这一节的目标是实现一个类似豆瓣的网站,目的在于鉴别出具有相似观点的用户、有相似评论的文章以及相似内容的新闻报道。而且还能推荐给用户有共同兴趣的小组。
3.3.1 简介
对于网站的每个栏目,找出排名最高的文章,同时得到喜欢这些文章的用户以及他们的条目列表。
对于每个用户的每个条目,基于条目内容的相似性找出10个由其他用户发布的条目。
假定这些条目都被用户打了分,打分规则和前面一样。
3.3.2 发现朋友
package com.hankcs;
import iweb2.ch3.collaborative.data.*;
import iweb2.ch3.collaborative.model.SimilarUser;
import iweb2.ch3.collaborative.model.User;
import iweb2.ch3.collaborative.recommender.Delphi;
import iweb2.ch3.collaborative.recommender.DiggDelphi;
import iweb2.ch3.collaborative.similarity.RecommendationType;
public class ch3_5_Digg_ContentAndRatings
{
public static void main(String[] args) throws Exception
{
// Load data from Digg and save them in a file
// BaseDataset ds = DiggData.loadDataFromDigg("C:/iWeb2/data/ch03/digg_stories.csv");
// Load previously saved data
BaseDataset ds = DiggData.loadData("C:/iWeb2/data/ch03/digg_stories.csv");
// 2. Pick a user randomly or by username
// iweb2.ch3.collaborative.model.User user = ds.getUser(1);
// Or pick some specific user by username
//DiggData.showUsers();
User user = ds.findUserByName("adamfishercox");
// 3. Show similar users
DiggDelphi delphi = new DiggDelphi(ds);
SimilarUser[] similarUsers = delphi.findSimilarUsers(user);
delphi.recommend(user);
iweb2.ch3.collaborative.model.User u2 = ds.findUserByName(similarUsers[0].getName());
similarUsers = delphi.findSimilarUsers(u2);
delphi.recommend(u2);
iweb2.ch3.collaborative.model.User u3 = ds.findUserByName(similarUsers[0].getName());
delphi.findSimilarUsers(u3);
delphi.recommend(u3);
}
}
报错
ERROR:
Failed to load properties from resource: '/iweb2.properties'.
null
Exception in thread "main" java.lang.ExceptionInInitializerError
at iweb2.ch3.collaborative.similarity.SimilarityMatrixRepository.<init>(SimilarityMatrixRepository.java:14)
at iweb2.ch3.collaborative.recommender.Delphi.<init>(Delphi.java:50)
at iweb2.ch3.collaborative.data.DiggData.createItemContentDelphi(DiggData.java:311)
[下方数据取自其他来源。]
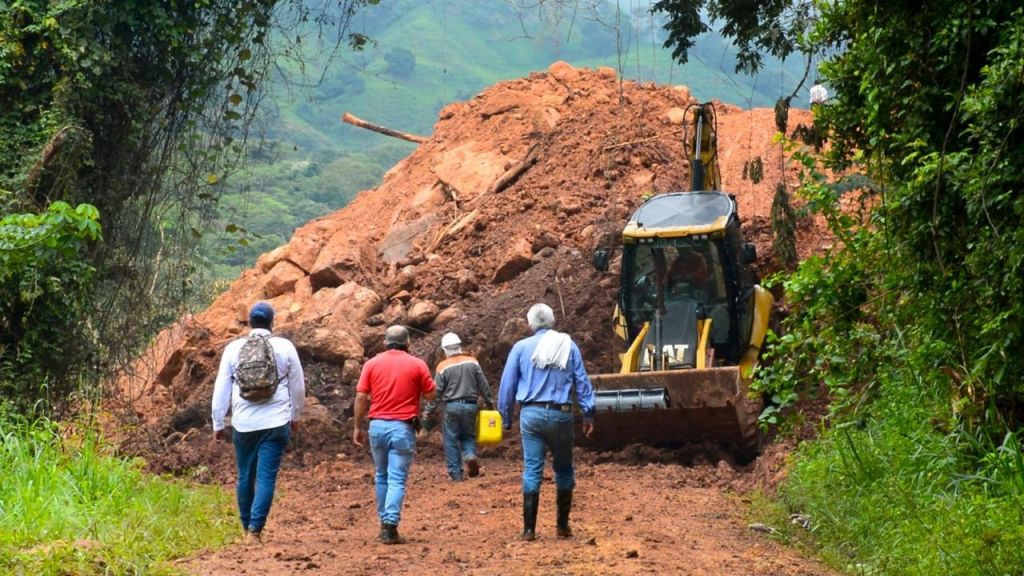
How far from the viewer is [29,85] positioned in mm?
14516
at iweb2.ch3.collaborative.data.DiggData.createDataset(DiggData.java:236)
at iweb2.ch3.collaborative.data.DiggData.loadData(DiggData.java:164)
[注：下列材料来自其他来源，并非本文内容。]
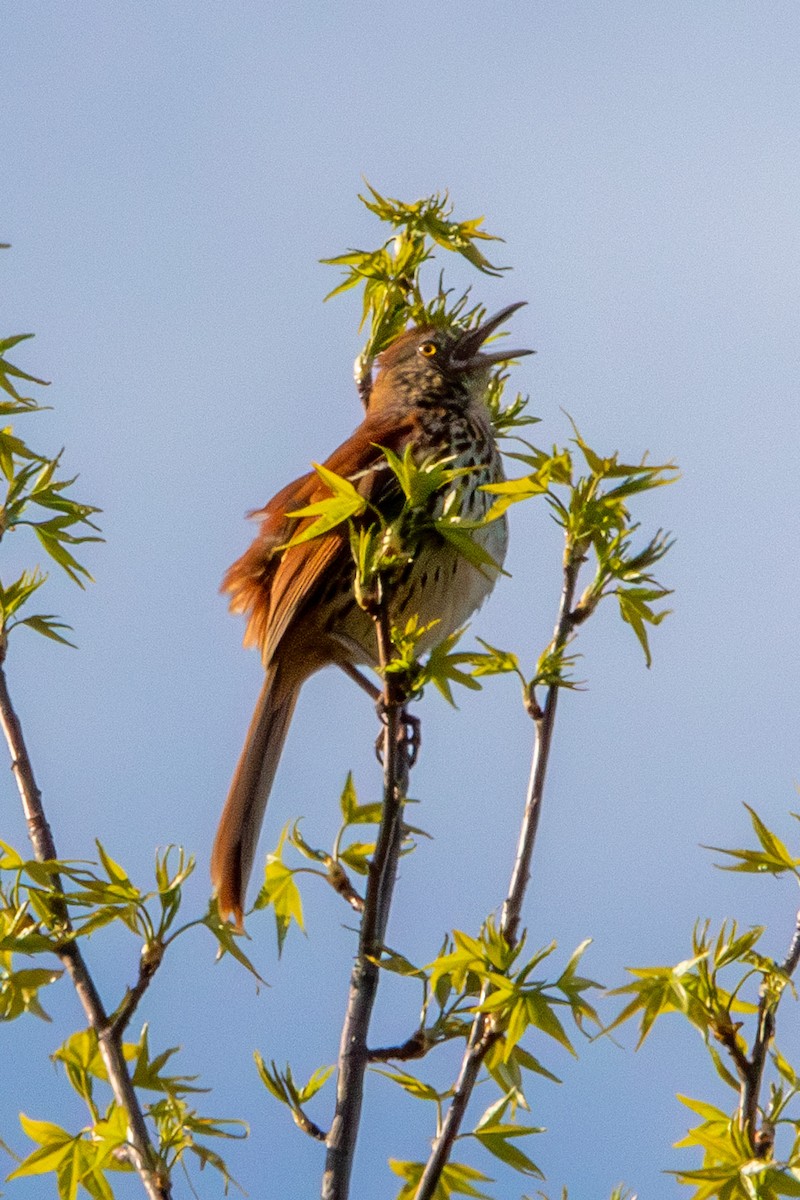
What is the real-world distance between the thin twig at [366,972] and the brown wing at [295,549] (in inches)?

at com.hankcs.ch3_5_Digg_ContentAndRatings.main(ch3_5_Digg_ContentAndRatings.java:30)
at sun.reflect.NativeMethodAccessorImpl.invoke0(Native Method)
at sun.reflect.NativeMethodAccessorImpl.invoke(NativeMethodAccessorImpl.java:57)
at sun.reflect.DelegatingMethodAccessorImpl.invoke(DelegatingMethodAccessorImpl.java:43)
at java.lang.reflect.Method.invoke(Method.java:606)
at com.intellij.rt.execution.application.AppMain.main(AppMain.java:120)
Caused by: java.lang.RuntimeException: Failed to load properties from resource: '/iweb2.properties'.
at iweb2.util.config.IWeb2Config.<clinit>(IWeb2Config.java:50)
… 11 more
Caused by: java.lang.NullPointerException
at java.util.Properties$LineReader.readLine(Properties.java:434)
at java.util.Properties.load0(Properties.java:353)
at java.util.Properties.load(Properties.java:341)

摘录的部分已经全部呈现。